The response is malformed; it uses chunked transfer, and RFC2616 
section 3.6.1 says "The chunk-size field is a string of hex digits 
indicating the size of the chunk. The chunked encoding is ended by any 
chunk whose size is zero[...]"
After the (first and only) chunk of around 63K, should come a 0-length 
chunk: a line with one or more digits "0" followed by CR+LF. But the 
server is not sending that last chunk, instead it sends lots of nul 
bytes, until eventually a CR,LF sequence arrives.
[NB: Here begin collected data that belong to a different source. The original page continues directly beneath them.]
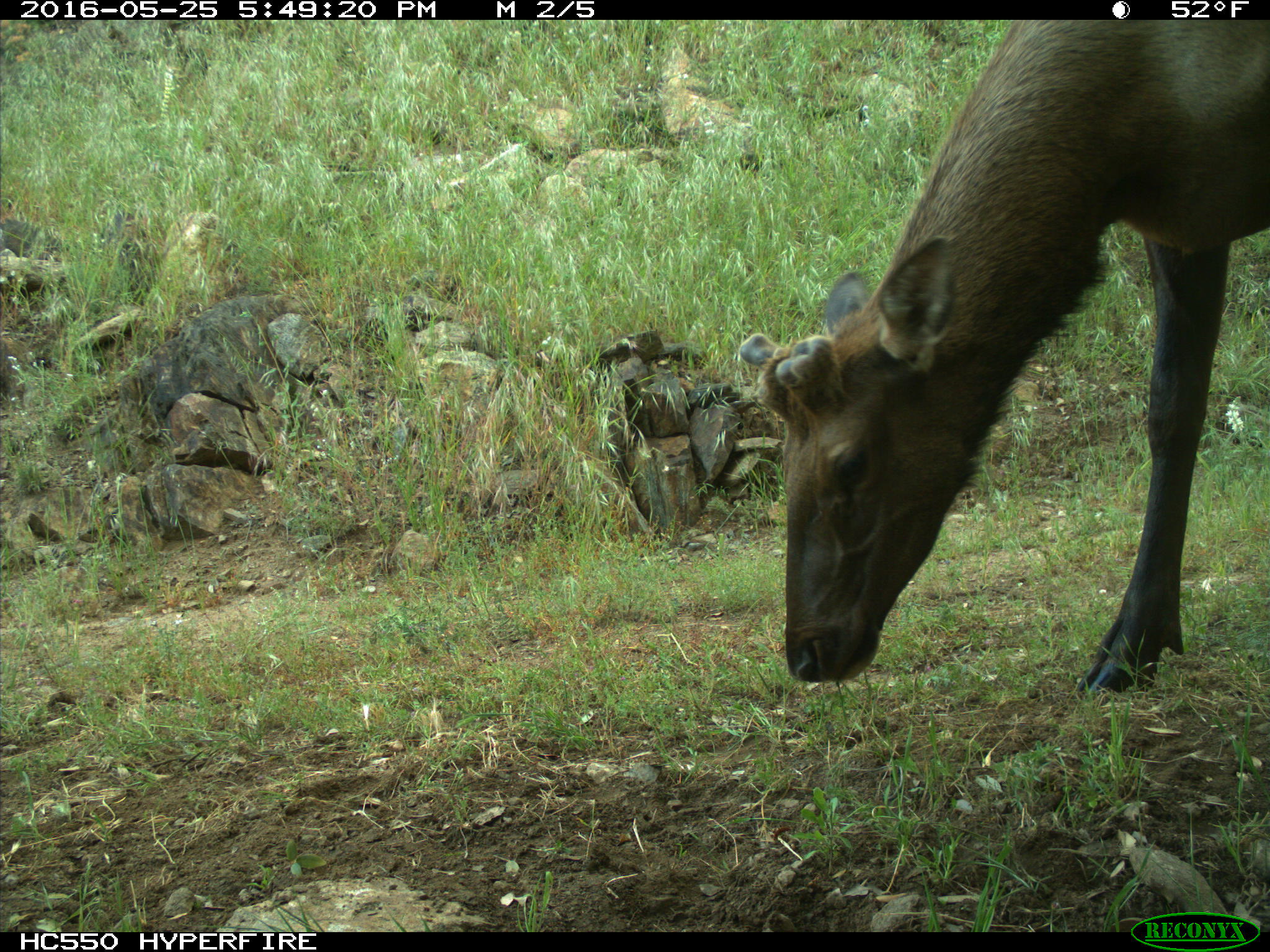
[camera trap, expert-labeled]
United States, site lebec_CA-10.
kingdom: Animalia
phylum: Chordata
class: Mammalia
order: Artiodactyla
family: Cervidae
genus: Cervus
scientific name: Cervus canadensis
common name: elk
Cervus canadensis (elk).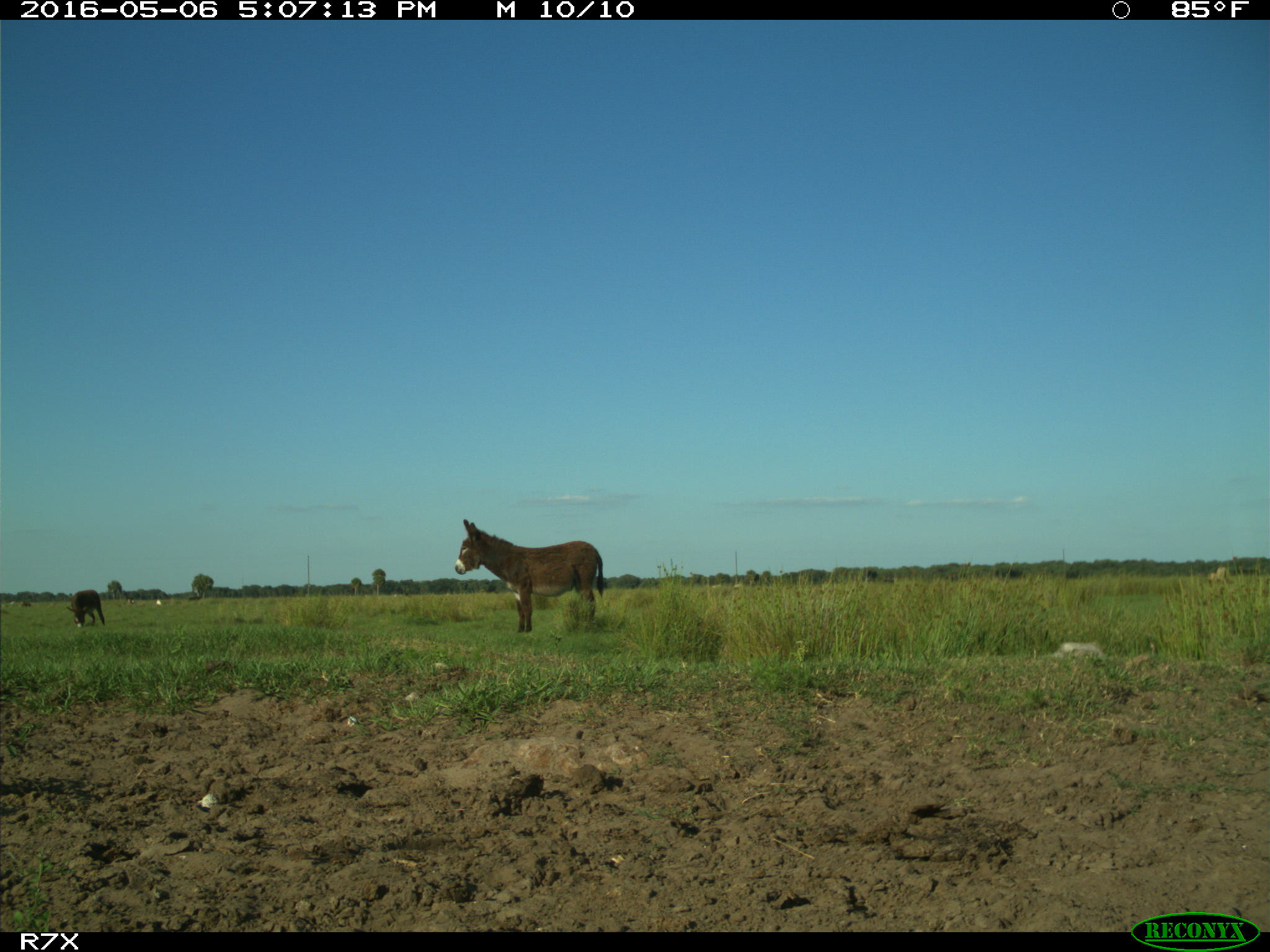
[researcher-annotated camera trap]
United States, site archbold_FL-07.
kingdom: Animalia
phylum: Chordata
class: Mammalia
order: Artiodactyla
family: Bovidae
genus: Bos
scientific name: Bos taurus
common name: domestic cow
Neither IE nor Python can handle that (IE keeps requesting the page 
again and again). wget is apparently a lot more relaxed and decides 
that the first chunk is good enough. Perhaps urllib/urllib2 could 
handle the error and raise a more meaningful exception in this case, 
but just ignoring the error doesn't appear to be the right thing IMHO.
msg56147 - (view) Author: Guido van Rossum (gvanrossum) * (Python committer) Date: 2007年09月26日 16:55
Maybe the French internet is incompatible with the rest of the world? :-)
msg56151 - (view) Author: John Smith (josm) Date: 2007年09月27日 03:21
Firefox 2.0.0.7 and Safari 2.0.4 can who this page.
In my opinion, Python urllib should be more practical and
provide a way to read this kind of page.
"In general, an implementation must be conservative
in its sending behavior, and liberal in its receiving behavior."
[RFC 791 3.2]
msg56162 - (view) Author: Guido van Rossum (gvanrossum) * (Python committer) Date: 2007年09月27日 14:31
> In my opinion, Python urllib "should" be more practical and
> provide a way to read this kind of page. [quotes mine]
Totally agreed. Someone "should" submit a patch.
msg56183 - (view) Author: John Smith (josm) Date: 2007年09月28日 03:18
Attached a patch for this problem.
This one just ignores the buggy chunk-size and close the connection.
As gagenellina said earlier, this might not be a good way
to fix this, but I could not come up with better solution.
msg56506 - (view) Author: Michael Torrie (torriem) Date: 2007年10月16日 19:11
I had a situation where I was talking to a Sharp MFD printer. Their web
server apparently does not serve chunked data properly. However the
patch posted here put it in an infinite loop.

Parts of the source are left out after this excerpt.